**REQUIRED WORK**. Copy the rows word for word, starting at the line that contains "Given the photo" and continuing through the end of the rows, both ends included. Leave the pictures out of your copy.

**DATA SUPPLIED**.
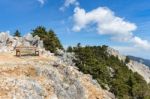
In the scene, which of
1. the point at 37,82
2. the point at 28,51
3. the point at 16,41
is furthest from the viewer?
the point at 16,41

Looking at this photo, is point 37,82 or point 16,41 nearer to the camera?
point 37,82

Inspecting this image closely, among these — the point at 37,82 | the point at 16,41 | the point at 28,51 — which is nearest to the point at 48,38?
the point at 16,41

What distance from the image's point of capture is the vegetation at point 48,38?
95.9 m

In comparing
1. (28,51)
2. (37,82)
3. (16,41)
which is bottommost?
(37,82)

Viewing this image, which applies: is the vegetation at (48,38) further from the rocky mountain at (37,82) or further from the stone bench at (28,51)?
the rocky mountain at (37,82)

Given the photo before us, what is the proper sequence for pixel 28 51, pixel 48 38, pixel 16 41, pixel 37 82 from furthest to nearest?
1. pixel 48 38
2. pixel 16 41
3. pixel 28 51
4. pixel 37 82

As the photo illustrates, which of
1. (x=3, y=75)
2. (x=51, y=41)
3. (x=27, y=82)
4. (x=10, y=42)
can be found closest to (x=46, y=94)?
(x=27, y=82)

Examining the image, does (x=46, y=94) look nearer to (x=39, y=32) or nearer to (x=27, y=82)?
(x=27, y=82)

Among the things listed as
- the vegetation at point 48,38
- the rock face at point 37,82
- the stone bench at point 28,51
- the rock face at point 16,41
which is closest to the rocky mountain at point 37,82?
the rock face at point 37,82

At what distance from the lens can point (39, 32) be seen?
107 meters

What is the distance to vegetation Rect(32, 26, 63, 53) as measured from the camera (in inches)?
3777

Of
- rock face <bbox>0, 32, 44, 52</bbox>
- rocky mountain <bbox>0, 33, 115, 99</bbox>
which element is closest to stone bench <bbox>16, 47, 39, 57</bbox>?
rocky mountain <bbox>0, 33, 115, 99</bbox>

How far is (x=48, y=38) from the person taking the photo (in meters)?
99.7

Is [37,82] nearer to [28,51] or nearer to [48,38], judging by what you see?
[28,51]
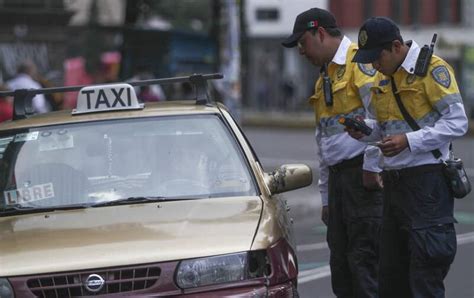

**RESULT**.
Given the photo before us, what is the proper sequence for pixel 28 51, pixel 48 38, pixel 16 41, pixel 37 82 from furthest to nearest?
1. pixel 48 38
2. pixel 16 41
3. pixel 28 51
4. pixel 37 82

As the photo illustrates, which of
1. (x=3, y=75)
2. (x=51, y=41)
3. (x=27, y=82)
4. (x=10, y=42)
can be found closest to (x=46, y=94)?
(x=27, y=82)

Examining the image, does (x=46, y=94) look nearer to (x=39, y=32) or nearer to (x=27, y=82)?
(x=27, y=82)

Among the things listed as
- the vegetation at point 48,38
- the rock face at point 37,82
- the stone bench at point 28,51
- the rock face at point 16,41
which is closest to the rocky mountain at point 37,82?
the rock face at point 37,82

At what distance from the lens can point (39, 32) be seen?
107 meters

What is the distance to vegetation Rect(32, 26, 63, 53) as measured from the camera (in inches)?
3777

Of
- rock face <bbox>0, 32, 44, 52</bbox>
- rocky mountain <bbox>0, 33, 115, 99</bbox>
which element is closest to stone bench <bbox>16, 47, 39, 57</bbox>?
rocky mountain <bbox>0, 33, 115, 99</bbox>

How far is (x=48, y=38) from the person taking the photo (in meters)?
99.7

Is [37,82] nearer to [28,51] or nearer to [48,38], judging by what you see?
[28,51]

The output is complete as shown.